Depuis un an, l’acteur s’est mis au vert. Il passerait ses journées à peindre et à écrire… en attendant sans doute que l’orage passe. Ses proches le disent sidéré et furieux par le nombre de trahisons dont il se considère victime. En décembre dernier, des paparazzis retrouvent sa trace à Baltimore, dans le Maryland. Il vit reclus dans le luxueux appartement en bord de rivière que lui prête Evan Lowenstein, son manager, l’un des rares à ne pas l’avoir abandonné. Se sachant repéré, Spacey décide de s’afficher, à sa façon.

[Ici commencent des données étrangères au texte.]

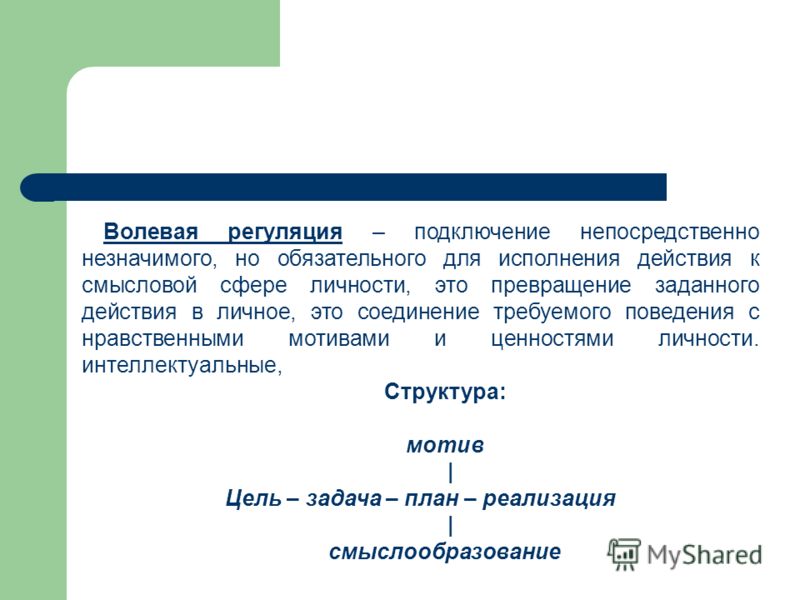 Волевая регуляция – подключение непосредственно незначимого, но обязательного для исполнения действия к смысловой сфере личности, это превращение заданного действия в личное, это соединение требуемого поведения с нравственными мотивами и ценностями личности. интеллектуальные,

Структура:

мотив
|
Цель – задача – план – реализация
|
смыслообразование

MyShared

Grand prince, il offre des pizzas aux photographes qui, par un froid hivernal, font le guet devant son appartement. « Je sais que vous ne faites que votre travail », leur lâche-t-il, affublé d’une casquette sur laquelle on peut lire : « Retraité en 2017 ». Puis il diffuse sur son compte Twitter une vidéo intitulée « Let Me Be Frank » (« Laissez-moi être franc »… ou Frank). Toujours ce sale type de président Underwood. « Je n’ai jamais été condamné pour des faits que j’ai commis, je ne vais pas tomber pour des choses que je n’ai pas faites », prévient-il, plus que jamais prisonnier de son rôle. Vue 9 millions de fois, la vidéo a fait fureur sur Internet mais provoqué aussi la consternation. Spacey s’en fiche : en octobre dernier, l’ultime saison de House of Cards, tournée sans lui, a fait un flop : l’audience a chuté d’un tiers au premier épisode. Pour lui, c’est bien la preuve que l’Amérique a besoin de sales types.